Tout un jeu diplomatique est aussi à l'oeuvre dans cette collecte du renseignement. Dans le cas des États-Unis et de la Chine, on ne par exemple pas exclure qu'il s'agisse d'un acte de la nouvelle "guerre froide" que se livrent les deux pays. Quel que soit le mobile, ces intrusions pourraient endommager les données de recherche sur le vaccin.

Des campagnes organisées

Pour le directeur adjoint du FBI, il s'agit d'une campagne organisée, semblable à "ce que nous attendons d'un syndicat criminel organisé", rapporte le New York Times. Les deux hommes accusés par les États-Unis auraient fait perdre des centaines de millions de dollars de propriété intellectuelle aux entreprises attaquées. Mais leur travail n'aurait pas commencé au moment de la crise sanitaire, dans le seul objectif d'obtenir des informations sur le vaccin. Le ministère américain de la Justice estime que leur travail remonte au moins à 2009.

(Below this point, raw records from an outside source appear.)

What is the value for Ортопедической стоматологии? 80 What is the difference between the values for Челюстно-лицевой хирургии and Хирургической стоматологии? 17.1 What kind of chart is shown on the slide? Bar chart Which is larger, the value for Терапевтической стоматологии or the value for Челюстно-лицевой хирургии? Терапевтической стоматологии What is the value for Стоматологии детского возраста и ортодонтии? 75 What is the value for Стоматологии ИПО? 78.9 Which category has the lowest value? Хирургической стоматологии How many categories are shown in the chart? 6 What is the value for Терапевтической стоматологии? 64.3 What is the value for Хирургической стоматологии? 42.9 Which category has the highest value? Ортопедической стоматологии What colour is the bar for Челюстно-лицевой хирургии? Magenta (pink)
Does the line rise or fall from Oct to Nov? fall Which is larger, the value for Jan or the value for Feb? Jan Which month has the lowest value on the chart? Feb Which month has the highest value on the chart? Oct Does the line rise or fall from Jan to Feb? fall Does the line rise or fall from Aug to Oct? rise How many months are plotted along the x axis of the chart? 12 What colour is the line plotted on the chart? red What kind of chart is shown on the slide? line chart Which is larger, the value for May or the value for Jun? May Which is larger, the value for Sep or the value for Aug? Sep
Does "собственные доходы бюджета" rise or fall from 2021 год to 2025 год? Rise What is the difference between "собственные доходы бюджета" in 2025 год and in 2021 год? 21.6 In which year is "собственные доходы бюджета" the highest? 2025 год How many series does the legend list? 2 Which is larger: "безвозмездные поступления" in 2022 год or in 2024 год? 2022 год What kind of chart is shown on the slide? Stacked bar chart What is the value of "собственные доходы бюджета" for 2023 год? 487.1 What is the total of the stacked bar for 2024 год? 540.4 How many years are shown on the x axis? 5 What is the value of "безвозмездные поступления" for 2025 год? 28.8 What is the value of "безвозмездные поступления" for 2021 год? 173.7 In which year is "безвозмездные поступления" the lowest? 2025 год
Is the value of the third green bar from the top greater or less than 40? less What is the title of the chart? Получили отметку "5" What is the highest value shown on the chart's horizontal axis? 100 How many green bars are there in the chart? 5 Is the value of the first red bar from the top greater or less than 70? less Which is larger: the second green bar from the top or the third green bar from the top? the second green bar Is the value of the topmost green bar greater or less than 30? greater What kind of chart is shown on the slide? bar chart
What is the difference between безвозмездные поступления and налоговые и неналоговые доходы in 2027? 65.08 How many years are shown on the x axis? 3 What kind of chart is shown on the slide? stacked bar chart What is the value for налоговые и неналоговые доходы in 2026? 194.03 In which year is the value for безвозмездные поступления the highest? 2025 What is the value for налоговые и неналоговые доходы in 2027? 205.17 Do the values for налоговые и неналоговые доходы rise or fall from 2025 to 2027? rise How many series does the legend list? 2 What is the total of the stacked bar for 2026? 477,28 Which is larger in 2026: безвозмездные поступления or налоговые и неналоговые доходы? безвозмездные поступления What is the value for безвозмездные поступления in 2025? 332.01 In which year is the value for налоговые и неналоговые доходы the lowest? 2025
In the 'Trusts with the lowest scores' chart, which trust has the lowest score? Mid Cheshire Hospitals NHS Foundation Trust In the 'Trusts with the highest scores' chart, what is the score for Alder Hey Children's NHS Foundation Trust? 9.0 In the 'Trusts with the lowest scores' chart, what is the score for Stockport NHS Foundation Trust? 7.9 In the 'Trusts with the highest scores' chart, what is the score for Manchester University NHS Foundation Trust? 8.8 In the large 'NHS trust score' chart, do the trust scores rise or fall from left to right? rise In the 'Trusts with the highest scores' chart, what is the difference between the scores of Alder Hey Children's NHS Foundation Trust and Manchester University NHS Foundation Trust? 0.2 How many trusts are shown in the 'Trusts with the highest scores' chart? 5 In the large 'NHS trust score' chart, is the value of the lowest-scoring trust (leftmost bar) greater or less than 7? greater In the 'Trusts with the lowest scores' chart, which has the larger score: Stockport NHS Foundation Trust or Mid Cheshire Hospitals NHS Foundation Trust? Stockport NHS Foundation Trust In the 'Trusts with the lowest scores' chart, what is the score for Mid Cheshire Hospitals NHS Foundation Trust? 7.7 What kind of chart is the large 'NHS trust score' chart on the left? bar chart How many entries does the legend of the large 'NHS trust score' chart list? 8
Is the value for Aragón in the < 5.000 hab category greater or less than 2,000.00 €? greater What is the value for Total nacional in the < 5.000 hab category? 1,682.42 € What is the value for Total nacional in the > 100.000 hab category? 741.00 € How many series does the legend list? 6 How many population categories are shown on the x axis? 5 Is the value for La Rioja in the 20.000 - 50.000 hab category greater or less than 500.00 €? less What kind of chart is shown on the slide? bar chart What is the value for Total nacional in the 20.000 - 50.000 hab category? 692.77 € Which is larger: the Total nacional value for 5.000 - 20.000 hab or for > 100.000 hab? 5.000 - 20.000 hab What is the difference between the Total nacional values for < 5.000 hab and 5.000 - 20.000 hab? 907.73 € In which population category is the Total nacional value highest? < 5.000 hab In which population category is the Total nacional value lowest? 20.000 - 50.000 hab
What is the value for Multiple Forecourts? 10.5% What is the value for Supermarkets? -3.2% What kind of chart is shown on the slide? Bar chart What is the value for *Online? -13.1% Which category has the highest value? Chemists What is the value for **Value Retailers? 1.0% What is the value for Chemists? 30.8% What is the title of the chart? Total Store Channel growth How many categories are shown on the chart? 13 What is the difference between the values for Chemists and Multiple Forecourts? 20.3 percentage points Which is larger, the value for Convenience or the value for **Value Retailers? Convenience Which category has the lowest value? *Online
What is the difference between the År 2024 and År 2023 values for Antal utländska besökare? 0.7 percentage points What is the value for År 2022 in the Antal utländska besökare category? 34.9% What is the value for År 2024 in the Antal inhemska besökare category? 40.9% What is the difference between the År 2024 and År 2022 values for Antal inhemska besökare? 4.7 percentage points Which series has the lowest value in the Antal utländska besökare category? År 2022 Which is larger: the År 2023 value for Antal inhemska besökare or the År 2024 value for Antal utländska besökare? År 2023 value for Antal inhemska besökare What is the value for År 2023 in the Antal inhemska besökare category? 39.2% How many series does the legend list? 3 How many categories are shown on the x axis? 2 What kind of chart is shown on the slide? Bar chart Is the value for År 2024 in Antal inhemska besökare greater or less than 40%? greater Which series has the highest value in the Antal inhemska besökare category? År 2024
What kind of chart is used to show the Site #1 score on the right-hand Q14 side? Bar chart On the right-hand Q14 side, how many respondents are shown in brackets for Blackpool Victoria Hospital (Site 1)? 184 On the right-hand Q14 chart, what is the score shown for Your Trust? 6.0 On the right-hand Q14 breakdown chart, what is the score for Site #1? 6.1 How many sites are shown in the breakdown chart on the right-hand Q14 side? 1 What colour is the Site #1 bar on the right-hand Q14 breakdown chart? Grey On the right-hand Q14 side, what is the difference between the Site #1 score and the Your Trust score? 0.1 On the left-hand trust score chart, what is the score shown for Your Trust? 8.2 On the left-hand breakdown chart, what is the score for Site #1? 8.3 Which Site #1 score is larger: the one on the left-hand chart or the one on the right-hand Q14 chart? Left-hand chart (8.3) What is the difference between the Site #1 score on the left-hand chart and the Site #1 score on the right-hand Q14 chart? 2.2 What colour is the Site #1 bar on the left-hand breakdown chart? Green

Toujours selon le New York Times, les pirates auraient pénétré les réseaux informatiques en recherchant des informations d'identification personnelle sur les employés et les clients, et auraient ainsi pu obtenir accès non autorisé. 

Quant aux hackers russes, il s'agirait aux États-Unis et au Royaume-Uni des groupes APT29 and Cozy Bear, déjà impliqués dans d'autres affaires, comme le piratage de données du parti démocrate américain en 2016. Les hackers auraient été détectés pour la première fois en février. Selon les autorités américaines, il n'y aurait aucune preuve que des données aient été volées.

"Nous condamnons ces attaques méprisables contre ceux qui font un travail essentiel pour lutter contre la pandémie de coronavirus", a déclaré Paul Chichester, le directeur des opérations du National Cyber ​​Security Center britannique. Alors que la question d'une deuxième vague de contamination se pose, et que la découverte d'un vaccin devient de plus en plus précieuse, la tension diplomatique entre les pays piratés et ceux soupçonnés de hacking pourrait encore augmenter.